→ To be done:
Arrange the lines below, from the line containing "How distant from" through the end of the block, as a Markdown table with the columns No. and Line, skipping any blank lines.

(A block of data)
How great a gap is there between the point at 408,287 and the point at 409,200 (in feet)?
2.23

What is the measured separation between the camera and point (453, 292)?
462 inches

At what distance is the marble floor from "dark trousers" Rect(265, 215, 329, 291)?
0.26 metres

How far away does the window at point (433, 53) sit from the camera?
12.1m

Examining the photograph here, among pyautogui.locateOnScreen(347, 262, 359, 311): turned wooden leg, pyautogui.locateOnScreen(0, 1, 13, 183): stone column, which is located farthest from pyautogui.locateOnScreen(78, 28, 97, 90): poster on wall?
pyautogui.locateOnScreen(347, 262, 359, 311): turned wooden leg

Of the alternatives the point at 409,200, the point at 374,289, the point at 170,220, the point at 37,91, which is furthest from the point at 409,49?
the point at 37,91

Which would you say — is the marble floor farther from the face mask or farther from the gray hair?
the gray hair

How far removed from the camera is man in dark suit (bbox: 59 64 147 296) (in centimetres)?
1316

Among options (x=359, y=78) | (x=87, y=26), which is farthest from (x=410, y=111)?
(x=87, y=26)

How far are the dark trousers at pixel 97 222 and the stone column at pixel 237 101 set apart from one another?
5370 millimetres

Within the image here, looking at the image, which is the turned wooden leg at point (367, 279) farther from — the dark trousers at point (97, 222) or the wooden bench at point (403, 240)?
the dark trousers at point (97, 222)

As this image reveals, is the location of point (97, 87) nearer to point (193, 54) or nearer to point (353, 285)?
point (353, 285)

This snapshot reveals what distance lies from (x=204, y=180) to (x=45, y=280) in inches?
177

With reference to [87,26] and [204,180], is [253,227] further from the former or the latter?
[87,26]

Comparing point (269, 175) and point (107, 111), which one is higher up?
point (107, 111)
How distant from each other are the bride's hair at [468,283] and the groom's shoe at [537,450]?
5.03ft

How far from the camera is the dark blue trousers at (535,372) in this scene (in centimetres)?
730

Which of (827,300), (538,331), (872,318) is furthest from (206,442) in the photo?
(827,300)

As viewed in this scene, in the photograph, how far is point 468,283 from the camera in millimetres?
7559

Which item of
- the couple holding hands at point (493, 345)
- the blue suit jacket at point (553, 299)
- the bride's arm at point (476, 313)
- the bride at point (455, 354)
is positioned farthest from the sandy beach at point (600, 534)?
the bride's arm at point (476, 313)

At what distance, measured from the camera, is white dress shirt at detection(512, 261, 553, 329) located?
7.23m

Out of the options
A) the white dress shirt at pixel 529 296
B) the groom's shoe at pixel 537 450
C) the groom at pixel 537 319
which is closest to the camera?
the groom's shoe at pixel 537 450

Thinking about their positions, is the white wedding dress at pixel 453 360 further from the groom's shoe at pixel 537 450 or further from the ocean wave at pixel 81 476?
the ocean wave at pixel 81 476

→ Response to the exercise:
| No. | Line |
|---|---|
| 1 | How distant from each other are the bride's hair at [468,283] and the groom's shoe at [537,450]? |
| 2 | 5.03ft |
| 3 | How far from the camera is the dark blue trousers at (535,372) in this scene (in centimetres)? |
| 4 | 730 |
| 5 | Which of (827,300), (538,331), (872,318) is furthest from (206,442) in the photo? |
| 6 | (827,300) |
| 7 | As viewed in this scene, in the photograph, how far is point 468,283 from the camera in millimetres? |
| 8 | 7559 |
| 9 | Which item of |
| 10 | - the couple holding hands at point (493, 345) |
| 11 | - the blue suit jacket at point (553, 299) |
| 12 | - the bride's arm at point (476, 313) |
| 13 | - the bride at point (455, 354) |
| 14 | is positioned farthest from the sandy beach at point (600, 534)? |
| 15 | the bride's arm at point (476, 313) |
| 16 | At what distance, measured from the camera, is white dress shirt at detection(512, 261, 553, 329) located? |
| 17 | 7.23m |
| 18 | Out of the options |
| 19 | A) the white dress shirt at pixel 529 296 |
| 20 | B) the groom's shoe at pixel 537 450 |
| 21 | C) the groom at pixel 537 319 |
| 22 | which is closest to the camera? |
| 23 | the groom's shoe at pixel 537 450 |
| 24 | Thinking about their positions, is the white wedding dress at pixel 453 360 further from the groom's shoe at pixel 537 450 or further from the ocean wave at pixel 81 476? |
| 25 | the ocean wave at pixel 81 476 |